Nafplion. Je ne pourrai jamais dire Nauplie. C’est un peu bête, mais mon père a toujours dit Nafplion , avec l’accent bien placé. C’est la ville où il a débarqué après la Grande Catastrophe, en 1922 par quarante degrés à l’ombre. Comme aujourd’hui. J’y étais venu en 1976, mais je ne me souvenais de rien. Enfin, de pas grand-chose. Un autre voyage. A l’aéroport de Bordeaux-Mérignac, nous avions fait la queue derrière une famille de Turcs. A Munich, ils ont bifurqué pour Istanbul et nous pour Athènes. Chacun son exil, chacun son retour. Je ne leur ai pas trouvé un air terrible. Plutôt pauvres bougres.
Nafplion. Des terrasses à perte de vue sur le bord de mer. Une langueur, une insouciance visible au premier coup d’œil. Pas de touristes. Tant mieux. Des ruelles un peu turques, notre hôtel au sommet de pharmakopoulou, une cinquantaine de marches, au cœur de Psara Machala. Le quartier des poissonniers. Machala, un mot turc. En Asie Mineure, mon père habitait Seira Machala. J’aime ce mot, avec son ch guttural.
Je suis venu ici pour retrouver, si elle existe encore, l’école où mon père a été hébergé avec sa grand-mère et des centaines de réfugiés. Il m’a dit avant de partir : « Tu verras, au fond de la cour, il y a une prison où l’on avait mis des prisonniers turcs ». Comme si, 80 ans après, j’avais une quelconque chance de retrouver les lieux dans l’état où mon père les avait laissés.
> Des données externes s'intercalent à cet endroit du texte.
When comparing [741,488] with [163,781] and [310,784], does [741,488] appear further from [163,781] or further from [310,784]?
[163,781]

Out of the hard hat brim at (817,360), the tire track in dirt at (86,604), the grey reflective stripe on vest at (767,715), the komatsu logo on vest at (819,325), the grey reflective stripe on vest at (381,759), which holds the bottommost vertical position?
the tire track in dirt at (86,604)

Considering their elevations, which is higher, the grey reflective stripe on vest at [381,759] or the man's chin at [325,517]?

Une école sur le port, légèrement à la sortie de la ville, sur la route d’Argos et de Néa Kios. Néa Kios, est une petite ville construite sur les marécages par les réfugiés venus de Kios sur la mer de Marmara et qui chaque année commémore son histoire. J’avise un vieil homme qui n’a plus qu’une dent. Une dent contre qui ? Est-il assez vieux pour avoir gardé la mémoire des événements ? On verra bien. Il réfléchit, rassemble ses souvenirs, et parle avec calme. Ses parents lui ont raconté que les prosfigès avaient été mis dans l’école qui se trouve là-bas sur la route d’Argos, à la sortie de la ville. Il dit que ce n’est pas loin, à peine un kilomètre. Il dit que le quartier s’appelle Leo Vizantino.
J’ai trouvé l’endroit. L’endroit seulement, car l’école n’y est plus. A la place, on a construit une autre école, qui a l’air déjà d’être très vieille. Ciel, comme le temps passe ! De là, mon père ne pouvait pas voir la citadelle Palamidi, ni Acronafplia, jamais il n’est allé dans la vieille ville, sur la place Syndagma. Nafplion est fière d’avoir été la première capitale de la Grèce libérée. Depuis une cabine, en face de Leo Vizantino, j’ai appelé mon père. Il m’a décrit les lieux, comme si rien n’avait changé, avec une précision de diamantaire. Pendant qu’il parlait, je regardais cette bâtisse de béton des années cinquante. Et mon père de me décrire la cour, la petite rue qui montait, la prison avec les Turcs qui attendaient, et lui par un soleil brûlant d’août attendant qu’on retrouve sa mère, son père et ses frères. Alors, quand au bout du fil, je l’entendis me dire : « Tu la vois l’école, tu la vois la prison et la petite route qui monte », je n’ai pas pu répondre qu’il ne restait plus rien. Le crédit qui m’était alloué sur la carte tirait à sa fin, je n’avais plus le temps de parler, nous allions être coupés. Alors j’ai dit, très vite, « oui, oui, au revoir, nous allons être coupés ».